What you should do
Please restate the listing word for word, omitting the images.

Supplied material Block Start

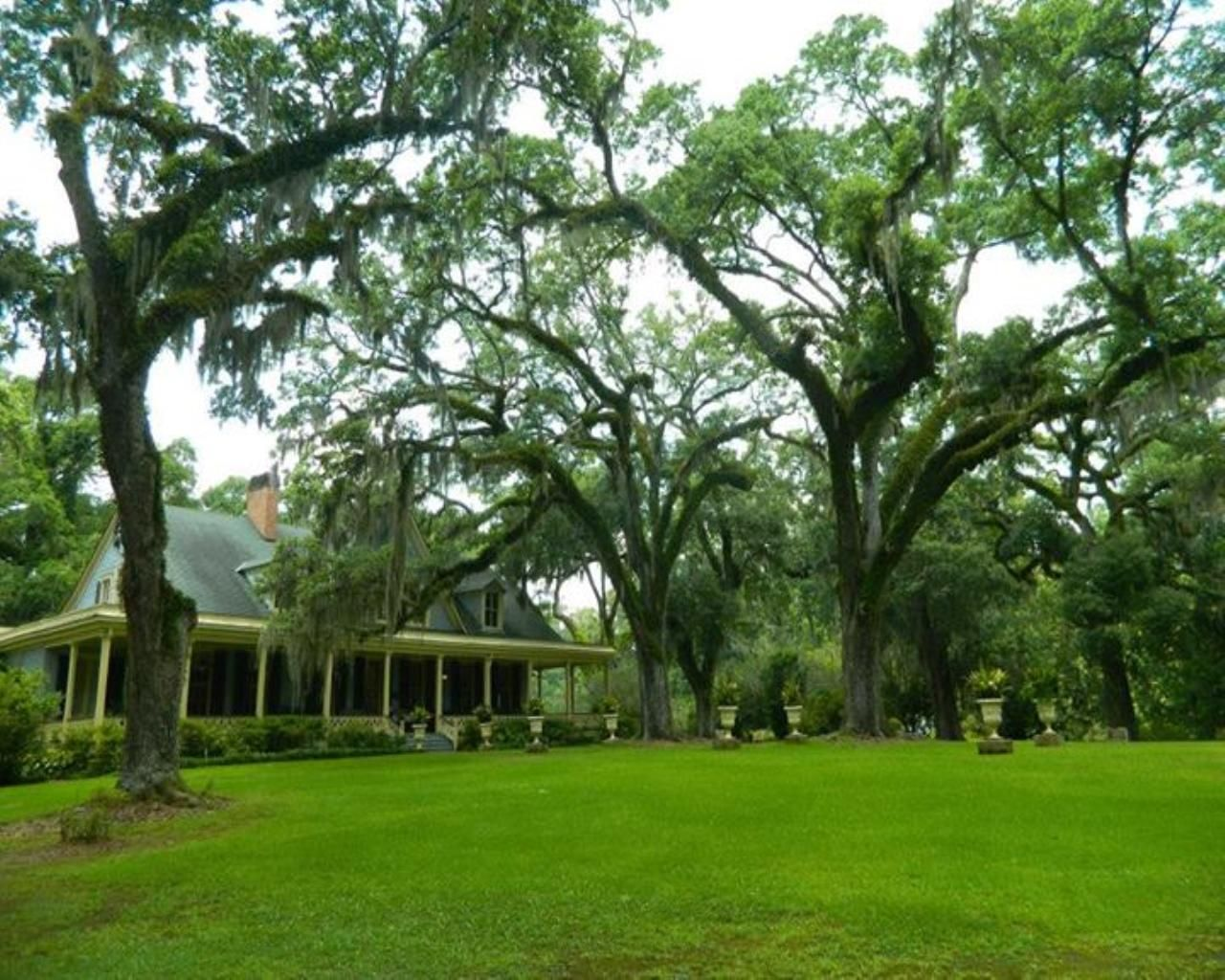 Pin on Louisiana Plantation Homes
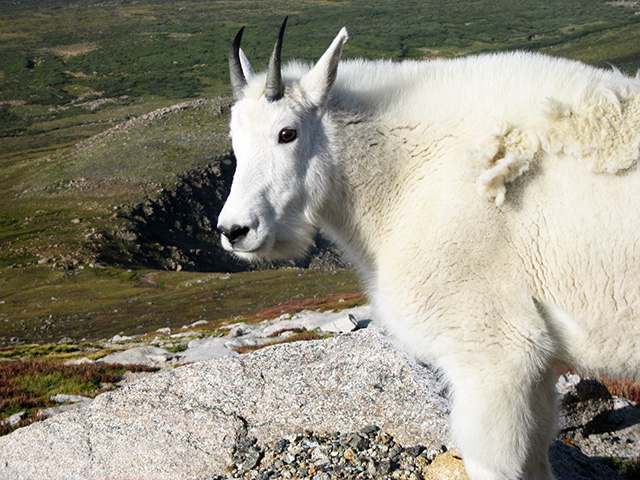 mountain goat, Mount Evans, Colorado, 2012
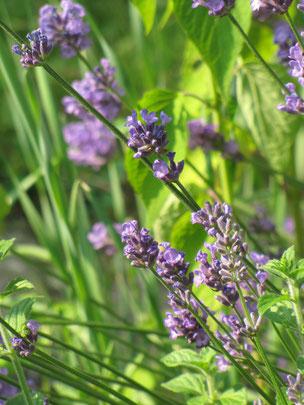Lavendel (Foto: Birgit Helbig)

Supplied material Block End

Written solution
 Pin on Louisiana Plantation Homes
 mountain goat, Mount Evans, Colorado, 2012
Lavendel (Foto: Birgit Helbig)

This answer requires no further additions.